__What the exercise asks__: Scan the records for the line containing "Which seems right: point"; extract it and all later lines, verbatim, through the end, and nothing before it.

__The input__:
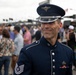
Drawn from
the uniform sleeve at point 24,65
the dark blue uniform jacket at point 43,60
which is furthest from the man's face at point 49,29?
the uniform sleeve at point 24,65

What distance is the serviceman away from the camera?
9.40ft

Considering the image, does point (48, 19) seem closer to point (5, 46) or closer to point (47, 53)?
point (47, 53)

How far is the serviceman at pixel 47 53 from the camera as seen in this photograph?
9.40 ft

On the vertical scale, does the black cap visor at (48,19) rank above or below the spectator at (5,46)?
above

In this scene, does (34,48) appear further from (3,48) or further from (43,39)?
(3,48)

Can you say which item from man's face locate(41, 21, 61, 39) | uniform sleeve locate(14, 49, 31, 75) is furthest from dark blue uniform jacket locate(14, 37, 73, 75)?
man's face locate(41, 21, 61, 39)

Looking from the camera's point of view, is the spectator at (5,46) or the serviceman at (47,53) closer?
the serviceman at (47,53)

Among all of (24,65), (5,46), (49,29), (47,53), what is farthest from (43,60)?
(5,46)

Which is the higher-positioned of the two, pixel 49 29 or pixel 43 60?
pixel 49 29

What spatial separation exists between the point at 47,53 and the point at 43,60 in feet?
0.29

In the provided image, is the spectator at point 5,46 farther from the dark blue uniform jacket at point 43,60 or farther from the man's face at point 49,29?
the man's face at point 49,29

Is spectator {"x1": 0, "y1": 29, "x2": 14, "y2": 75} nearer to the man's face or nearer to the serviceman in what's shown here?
the serviceman

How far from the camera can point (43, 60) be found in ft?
9.68

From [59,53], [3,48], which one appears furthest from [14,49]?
[59,53]
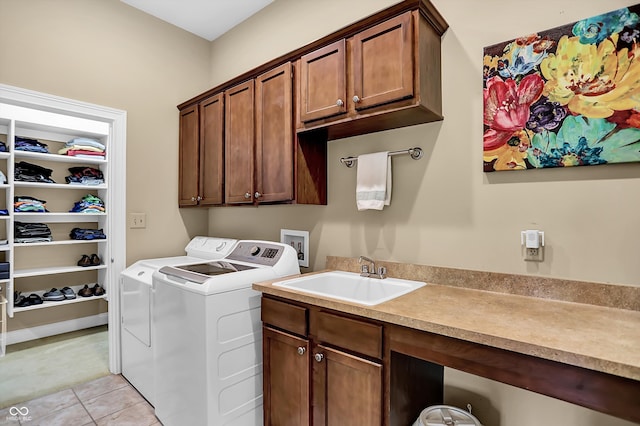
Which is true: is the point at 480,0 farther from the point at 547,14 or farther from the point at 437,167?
the point at 437,167

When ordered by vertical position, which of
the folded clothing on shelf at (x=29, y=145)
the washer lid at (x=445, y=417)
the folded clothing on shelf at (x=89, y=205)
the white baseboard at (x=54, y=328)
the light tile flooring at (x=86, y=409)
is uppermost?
the folded clothing on shelf at (x=29, y=145)

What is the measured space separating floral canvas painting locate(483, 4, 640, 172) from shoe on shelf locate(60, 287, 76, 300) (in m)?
3.81

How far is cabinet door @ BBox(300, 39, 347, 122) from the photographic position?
1774 millimetres

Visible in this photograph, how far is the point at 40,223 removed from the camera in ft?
10.6

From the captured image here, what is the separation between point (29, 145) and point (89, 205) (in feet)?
2.36

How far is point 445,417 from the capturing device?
1.40 metres

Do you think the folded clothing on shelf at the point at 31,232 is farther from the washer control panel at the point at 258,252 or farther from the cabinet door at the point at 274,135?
the cabinet door at the point at 274,135

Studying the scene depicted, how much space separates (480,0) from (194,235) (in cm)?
280

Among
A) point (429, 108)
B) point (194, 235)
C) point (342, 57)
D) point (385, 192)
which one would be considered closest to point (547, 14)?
point (429, 108)

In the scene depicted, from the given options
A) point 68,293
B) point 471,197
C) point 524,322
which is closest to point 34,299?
point 68,293

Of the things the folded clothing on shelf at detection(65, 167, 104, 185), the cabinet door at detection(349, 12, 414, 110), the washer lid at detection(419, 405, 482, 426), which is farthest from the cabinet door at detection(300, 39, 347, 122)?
the folded clothing on shelf at detection(65, 167, 104, 185)

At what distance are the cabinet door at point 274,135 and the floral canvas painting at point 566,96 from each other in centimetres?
109

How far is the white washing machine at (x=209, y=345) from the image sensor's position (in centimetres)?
167

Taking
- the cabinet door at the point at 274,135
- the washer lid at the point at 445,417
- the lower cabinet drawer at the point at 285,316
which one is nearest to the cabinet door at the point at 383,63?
the cabinet door at the point at 274,135
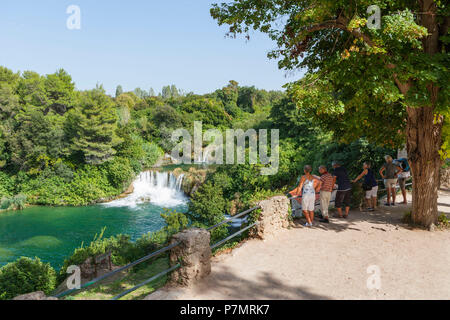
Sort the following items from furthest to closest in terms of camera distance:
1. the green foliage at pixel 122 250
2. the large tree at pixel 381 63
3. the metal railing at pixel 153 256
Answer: the green foliage at pixel 122 250 < the large tree at pixel 381 63 < the metal railing at pixel 153 256

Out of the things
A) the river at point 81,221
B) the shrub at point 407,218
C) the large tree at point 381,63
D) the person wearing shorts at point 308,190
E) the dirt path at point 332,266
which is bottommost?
the river at point 81,221

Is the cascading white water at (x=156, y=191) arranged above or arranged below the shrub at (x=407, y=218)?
below

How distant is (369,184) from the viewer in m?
9.02

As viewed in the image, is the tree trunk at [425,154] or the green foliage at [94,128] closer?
the tree trunk at [425,154]

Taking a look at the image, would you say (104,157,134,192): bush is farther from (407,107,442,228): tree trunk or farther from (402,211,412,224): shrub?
(407,107,442,228): tree trunk

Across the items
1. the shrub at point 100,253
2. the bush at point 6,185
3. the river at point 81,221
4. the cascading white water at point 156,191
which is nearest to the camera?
the shrub at point 100,253

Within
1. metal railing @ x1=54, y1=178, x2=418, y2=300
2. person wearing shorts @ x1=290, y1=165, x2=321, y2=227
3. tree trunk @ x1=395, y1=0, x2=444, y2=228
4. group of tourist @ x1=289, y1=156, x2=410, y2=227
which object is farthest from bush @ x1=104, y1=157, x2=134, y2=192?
tree trunk @ x1=395, y1=0, x2=444, y2=228

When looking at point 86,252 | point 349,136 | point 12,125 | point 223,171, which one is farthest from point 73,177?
point 349,136

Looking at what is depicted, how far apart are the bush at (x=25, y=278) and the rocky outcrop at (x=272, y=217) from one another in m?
8.43

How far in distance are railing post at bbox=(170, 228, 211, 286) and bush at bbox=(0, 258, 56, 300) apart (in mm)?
8339

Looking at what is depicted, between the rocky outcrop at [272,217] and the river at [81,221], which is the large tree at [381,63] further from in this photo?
the river at [81,221]

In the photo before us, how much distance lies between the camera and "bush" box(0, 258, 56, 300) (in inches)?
386

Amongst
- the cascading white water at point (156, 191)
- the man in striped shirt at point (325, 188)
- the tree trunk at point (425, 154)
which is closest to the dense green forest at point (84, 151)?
the cascading white water at point (156, 191)

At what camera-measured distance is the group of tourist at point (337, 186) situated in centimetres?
738
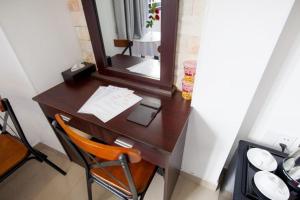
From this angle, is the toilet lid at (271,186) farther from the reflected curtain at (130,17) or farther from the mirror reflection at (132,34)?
the reflected curtain at (130,17)

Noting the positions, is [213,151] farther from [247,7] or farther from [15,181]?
[15,181]

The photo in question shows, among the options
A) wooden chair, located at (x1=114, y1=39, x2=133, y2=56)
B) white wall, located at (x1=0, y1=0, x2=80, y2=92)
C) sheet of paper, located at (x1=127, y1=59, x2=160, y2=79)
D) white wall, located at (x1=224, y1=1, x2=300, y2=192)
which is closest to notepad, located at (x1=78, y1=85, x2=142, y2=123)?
sheet of paper, located at (x1=127, y1=59, x2=160, y2=79)

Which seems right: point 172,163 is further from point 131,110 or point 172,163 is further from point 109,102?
point 109,102

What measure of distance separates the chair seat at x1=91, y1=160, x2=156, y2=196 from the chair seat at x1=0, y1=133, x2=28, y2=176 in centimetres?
56

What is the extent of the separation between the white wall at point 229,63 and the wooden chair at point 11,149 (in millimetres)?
1122

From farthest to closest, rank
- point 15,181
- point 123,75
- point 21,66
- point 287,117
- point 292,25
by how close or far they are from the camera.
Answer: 1. point 15,181
2. point 123,75
3. point 21,66
4. point 287,117
5. point 292,25

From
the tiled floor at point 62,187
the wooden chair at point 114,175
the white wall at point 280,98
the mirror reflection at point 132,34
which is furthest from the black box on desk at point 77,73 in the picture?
the white wall at point 280,98

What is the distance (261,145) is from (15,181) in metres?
1.93

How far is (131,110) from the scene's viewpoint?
89cm

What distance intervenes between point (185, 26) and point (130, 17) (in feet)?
1.10

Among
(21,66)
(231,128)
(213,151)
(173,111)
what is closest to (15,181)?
(21,66)

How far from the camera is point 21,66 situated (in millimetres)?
959

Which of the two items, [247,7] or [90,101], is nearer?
[247,7]

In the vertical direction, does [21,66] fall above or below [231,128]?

__Response__:
Which seems right: point 172,163 is further from point 131,110 or point 172,163 is further from point 109,102?
point 109,102

What measure of distance separates the chair seat at x1=91, y1=160, x2=156, y2=196 from the chair seat at x1=0, y1=133, x2=28, y2=176 in centimetres?
56

What is the extent of the separation between the white wall at point 229,63 and the wooden chair at point 11,149 (in millimetres)?
1122

From farthest to closest, rank
- point 15,181
- point 123,75
- point 21,66
- point 287,117
- point 292,25
by how close or far they are from the camera.
Answer: 1. point 15,181
2. point 123,75
3. point 21,66
4. point 287,117
5. point 292,25

From
the tiled floor at point 62,187
the wooden chair at point 114,175
the white wall at point 280,98
the mirror reflection at point 132,34
which is furthest from the black box on desk at point 77,73 in the picture?
the white wall at point 280,98

What is the distance (261,145) is from (15,181) in metres?
1.93

How far is (131,110) from the scene's viewpoint?
89cm

What distance intervenes between point (185, 26) and point (130, 17) (in feet)?
1.10

Among
(21,66)
(231,128)
(213,151)
(173,111)
what is closest to (15,181)?
(21,66)

How far from the camera is point 21,66 situated (in millimetres)?
959

Which of the two items, [247,7] or [90,101], is nearer?
[247,7]

In the vertical direction, does [21,66] fall above or below [231,128]?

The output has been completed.